Selected excerpt
○ ○ ○ ○
There are very, very few hours during a year when these spaces are comfortable. They are almost always too hot or too cold, so you won't see many people sitting in their sunspaces with a smile on their face.
Used as you describe, they can add a little bit of heat to a house. Are they cost-effective? Absolutely not. There are about 500 other measures that a homeowner should invest in before spending thousands of dollars on this type of sunspace.
On the south side, our old house has a minimally insulated porch with lots of windows. We access it from the house through some exterior French doors. In winter, on sunny days, it gets hot, but we just open the doors and let the heat into the rest of the house. We used the space frequently, all year long. When it's really cold, like -15, it freezes, but it never gets cold enough (below about + 15) to kill the rosemary plants we leave there in the winter. Of course on cold days, it is clear and we generally get sun.
Our new house has a similar room, outside the conditioned space, but with pretty good insulation and pretty good (U-.25) windows. When winter arrives, we expect it to collect sunlight and heat and we'll open the room to the rest of the house. It really never overheated in the summer. On sunny days we just open the windows. Of course in Maine, it rarely gets really hot. We used the room a lot, all summer long and were never uncomfortable.
Response to Stephen Sheehy
Thanks for your balancing comments. You're right, of course: some sunspaces can be comfortable for many days of the year. The least comfortable sunspaces have sloped glazing or glass roofs; the most comfortable sunspaces have conventional (insulated) roofs.
That said, homeowners who invest in this type of room should be aware that the investment won't be a cost-effective way to lower their energy bills. It's simply another room -- one that may be delightful and worth the investment (because of the pleasure it provides), but not one that can be considered an energy feature.
For a humorous look at a home where the occupants got fed up with an uncomfortable sunroom -- so fed up that they made drastic modifications to the sloped glazing -- see South-Facing Skylights: Threat or Menace?
reply to Martin
I agree. A sunny room should be delightful, but will hardly be cost effective from an energy standpoint. But most of a house isn't cost effective if one looks at energy inputs and outputs.
Let's face it. Most houses are lousy investments if you just look at the numbers.
○ ○ ○ ○
Stored data
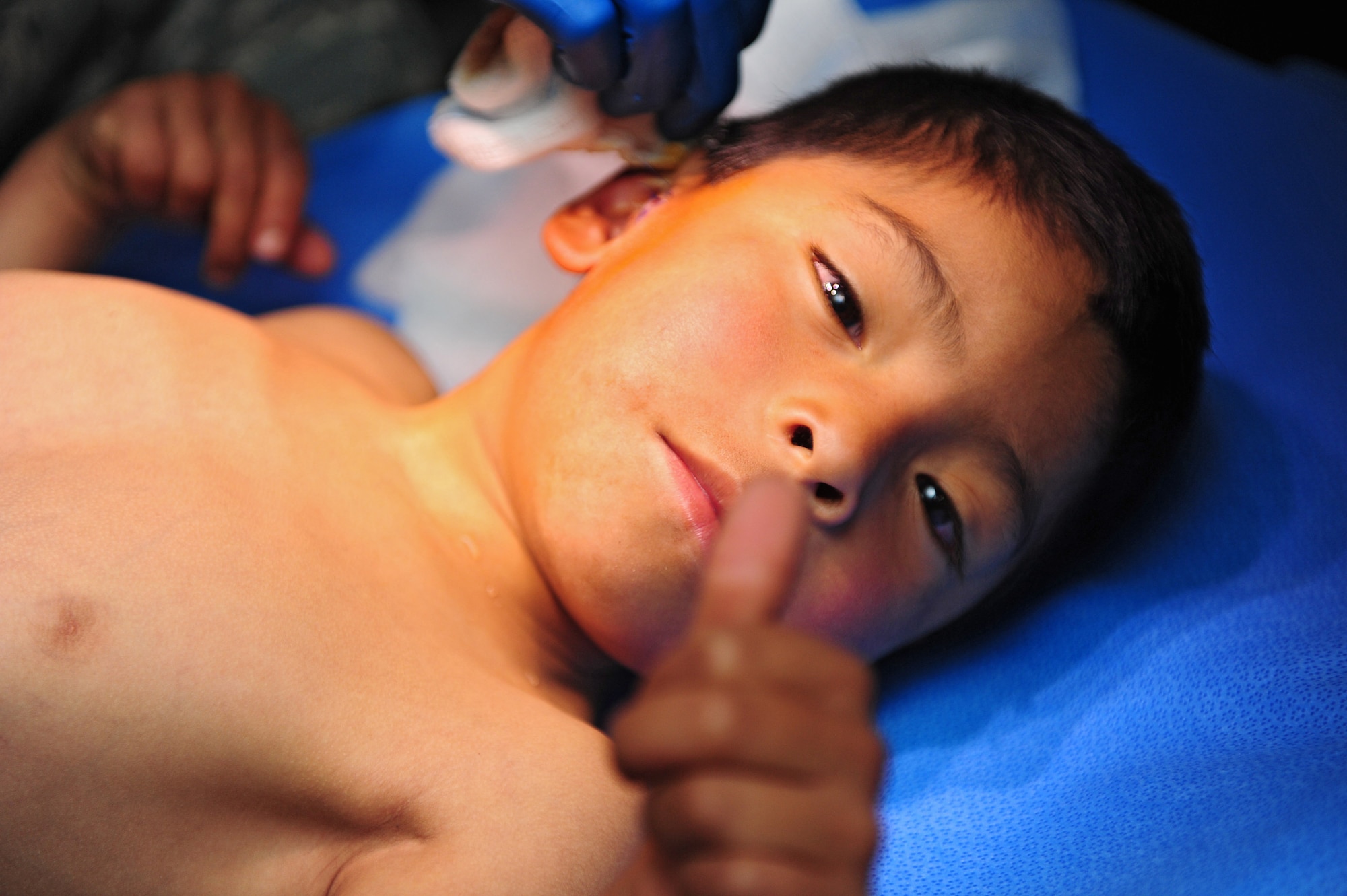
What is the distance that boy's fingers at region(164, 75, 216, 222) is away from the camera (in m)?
○ ○ ○ ○
To-do list
**1)** Rewrite everything in the sunspace discussion from "Our new house" down to "were never uncomfortable.", replacing "Maine" with "Vermont".
**2)** According to the sunspace discussion, which sunspaces are the least comfortable?
The listing is separate material and has no connection to the sunspace discussion.

Expected answers
**1)**
Our new house has a similar room, outside the conditioned space, but with pretty good insulation and pretty good (U-.25) windows. When winter arrives, we expect it to collect sunlight and heat and we'll open the room to the rest of the house. It really never overheated in the summer. On sunny days we just open the windows. Of course in Vermont, it rarely gets really hot. We used the room a lot, all summer long and were never uncomfortable.

**2)** Sunspaces with sloped glazing or glass roofs.